Gross and creepy

I came downstairs this morning – braless and barefoot and beelining toward the coffee cabinet – and promptly stepped in a watery puddle of cat puke, conveniently deposited right at the base of the stairs.


Then, coffee and smoothie in hand, I sat down at the breakfast bar to finish the post I started yesterday about Saturday’s 5K. I looked up and saw this a few inches from my nose.


When I try to explain why spiders are so much worse than other bugs: THIS IS WHY. Other bugs hide in corners and skitter away when approached. Other bugs buzz obnoxiously and crash repeatedly into the window and land on your cheeseburger. Other bugs bite you and make you itch. But at least they don’t stalk you from the ceiling above your favorite chair and then silently lower themselves on to your face like this crafty asshole.

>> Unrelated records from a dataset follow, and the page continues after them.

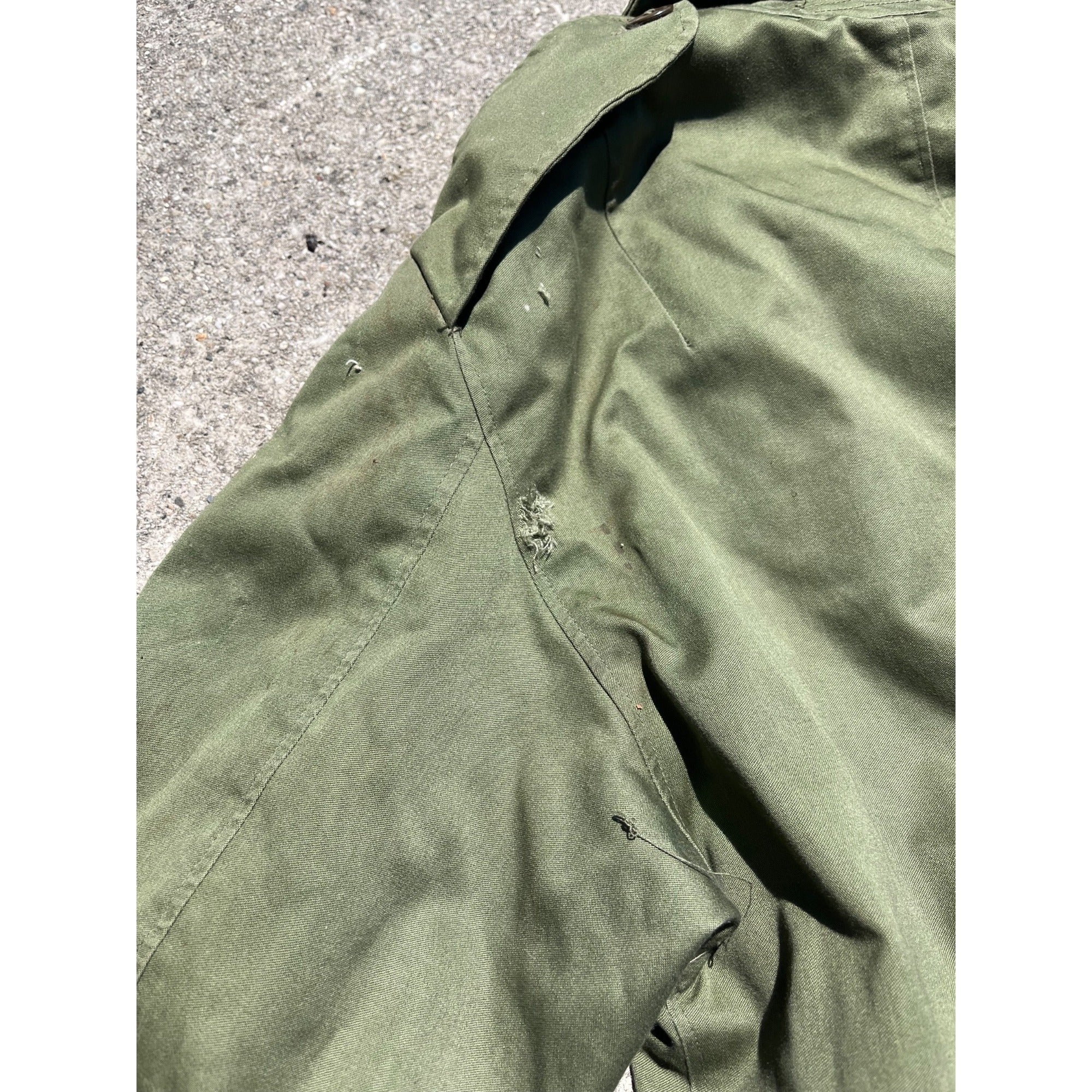 Vintage US Army 1955 Overcoat Trenchcoat OG 107 Korean War -- Long / Small
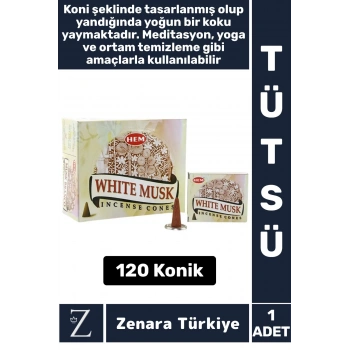 Rahatlama Arınma Dinginlik Meditasyon Yoga Chakra Pozitif Enerji Hoş Kokulu KONİK TÜTSÜ 120 Adet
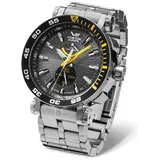 Vostok Europe Energia Rocket Herrenuhr mit Edelstahlband Automatik 30 ATM Datum YN84-575A539-B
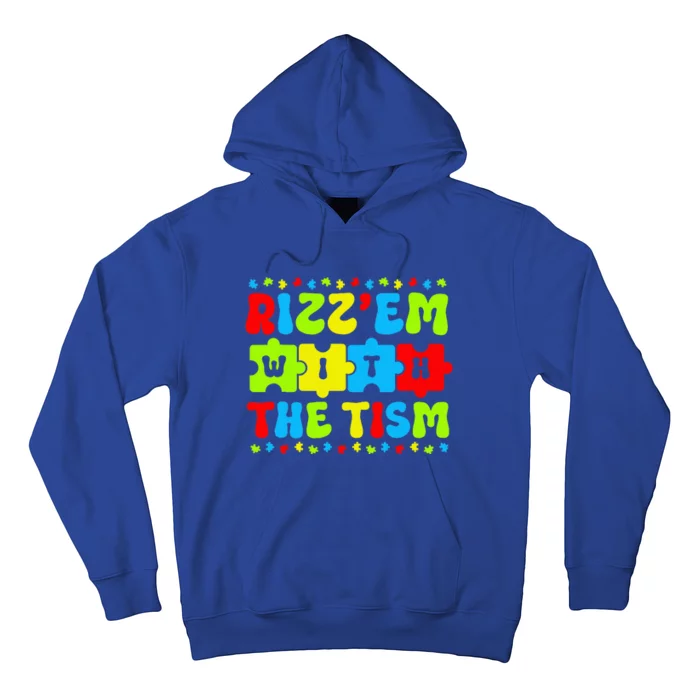 Autistic Rizz Rizz'em with The Tism Meme Autism Awareness Hoodie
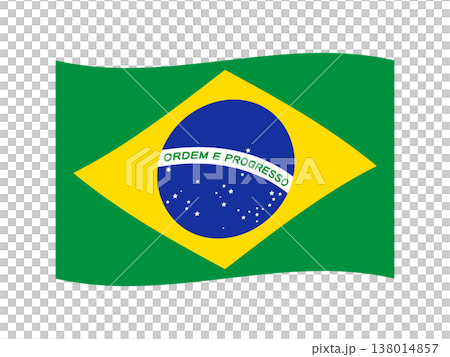 Brazilian flag illustration material 3 Brazilian flag illustration material 3 138014857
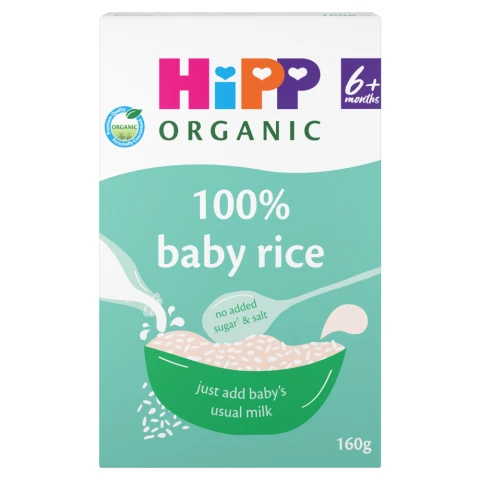 HiPP Organic Baby Rice 6+ Months 160G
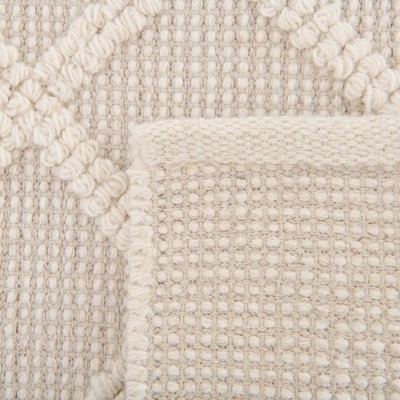 Vanilla Bean Hand-Knotted Wool Geometric 2'2" x 3'1" Indoor Rug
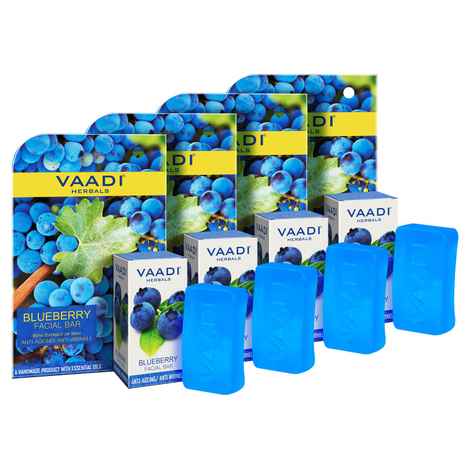 Buy Vaadi Herbals Blueberry Facial Bar with Extract of Mint (25 g) (Pack of 4) - Purplle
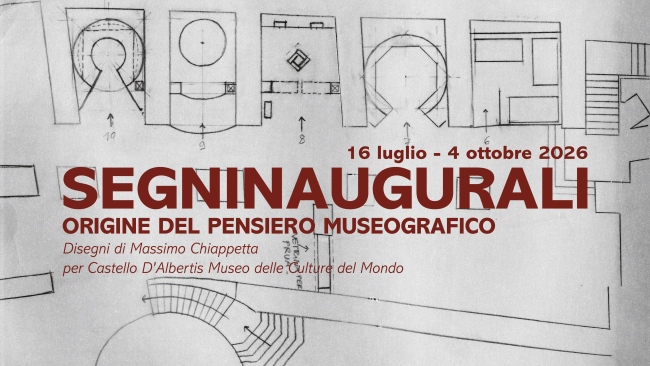 Segninaugurali. Disegni di Massimo Chiappetta per Castello D’Albertis Museo delle Culture del Mondo 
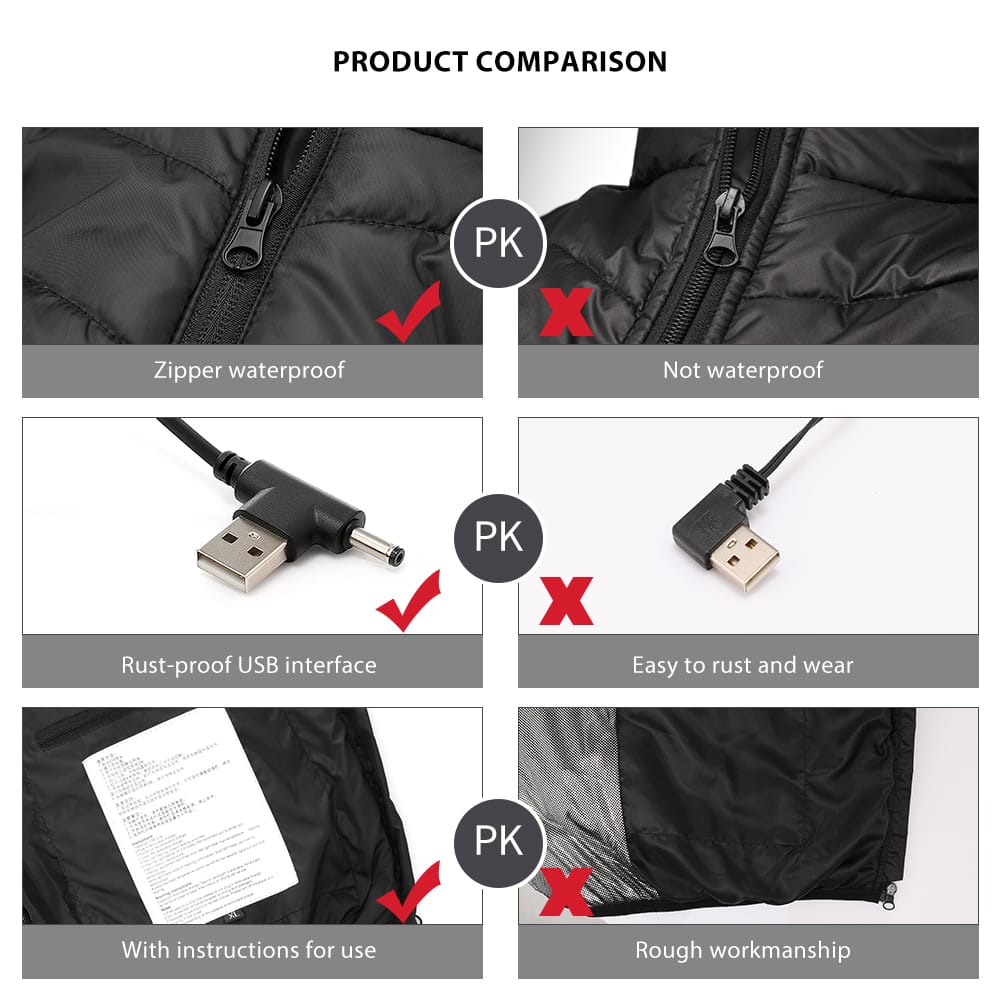11PCS Heated Vest Jacket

Where was I? So much for finishing that other post about the 5K. I’ll summarize instead: mediocre.  Right off the bat, there was an enormous hill. We are talking 100+ feet of elevation gain in a quarter mile. It’s the sort of hill that I’ll run extra miles to avoid during a training run. I thought they were joking when I saw the course map.

My first mile was 7:17. I don’t remember the last time I had a mile split that slow in a 5K.

The rest of the course was rolling and downhill, which you would think would make it fast, but apparently I suck at running the downgrades too. Going in to mile two, I was the fourth female and gaining on third, but every time we’d go down a hill she’d open the gap back up. Somewhere around the second mile marker, we were both passed by another girl, who was moving pretty quick. Fifth place.

Then, on the final (downhill) stretch, this other girl came up and blew by me. Oh hell no, I thought, and chased after her. She beat me by a second. Sixth place in 21:33.

I was mad, but comforted myself by deciding that she looked pretty young and maybe was a couple of years out of college running or something like that. Then I checked the results: she was 38. FML.

Given the hilly course, my time is okay, but I’m disappointed in how I raced this one. Third place would’ve been better than sixth.

Anyway. I didn’t have a ton of time to dwell on it because I had a (make-up for a rained out) boot camp session to attend. (Not ideal, but I’d already paid for the session so off I went.)

It’s been a while since I tracked weekly workouts on here, but now that I’ve got a goal race, I’m bringing ’em back:

Later this afternoon, I’m headed up to Boston to meet up with Meg (of Candy Cat Story fame). She’s moving to Chicago and I’m joining her for a little moving road trip! We have camping gear and no real plan; I have a flight out of Midway on Friday night. I can’t wait.

We’ll try to stay out of any feline-themed strip clubs we might encounter along the way. Because that, too, would be gross and creepy. But I can’t make any promises.

I’ll check in from the road when I can. Have a great week!

P.S. Happy Birthday to another college girlfriend, who happens to write a beautiful and hilarious blog herself. Miss you! (And I hope you get home okay!)

10 responses to “Gross and creepy

  1. “Crafty asshole”….I laughed out loud at that. I agree about spiders. In fact, just yesterday I grabbed a tissue to blow my nose, blew my nose into it, then pulled the tissue back to find a huge spider on the side where my hands were touching. I screamed and threw the tissue on the floor, then the spider crawls away and I smashed him (of course). It was scary! That was one crafty asshole, making his way into my tissue box! Now of course every time I grab a tissue I inspect in thoroughly before blowing my nose. :)

  2. Dinner when you are in town? Hit me up.

    • I’m not sure when we are getting in to town, but I will keep you posted! It would be great to catch up!

  3. I effing hate spiders. HATE THEM. So elusive. So terrifying. Have a fun trip!

  4. This happened to me on Friday. I was leaving for work and fortunately it was light out, because if not, I would have walked into a roughly 4′ diameter web created overnight between my house and deck railing. The beast was sitting in its creation at about forehead height. Waiting. At least it was outside I guess? I googled it (not recommended) and it was a barn spider. What a cute name.

  5. When are you planning on arriving in Chicago? I’d love to meet up one night if you have time!! :)

  6. Hey there! Thanks for the bday shout out! We will (hopefully) get home without further issue tomorrow.

    Can’t wait to see you in December!

  7. or better yet – October? Did you get the invite?

  8. Spiders > roaches. HATE ROACHES. So gross, and of course they love my house.

    I also lol’d for real at “crafty asshole.” Well played, ma’am.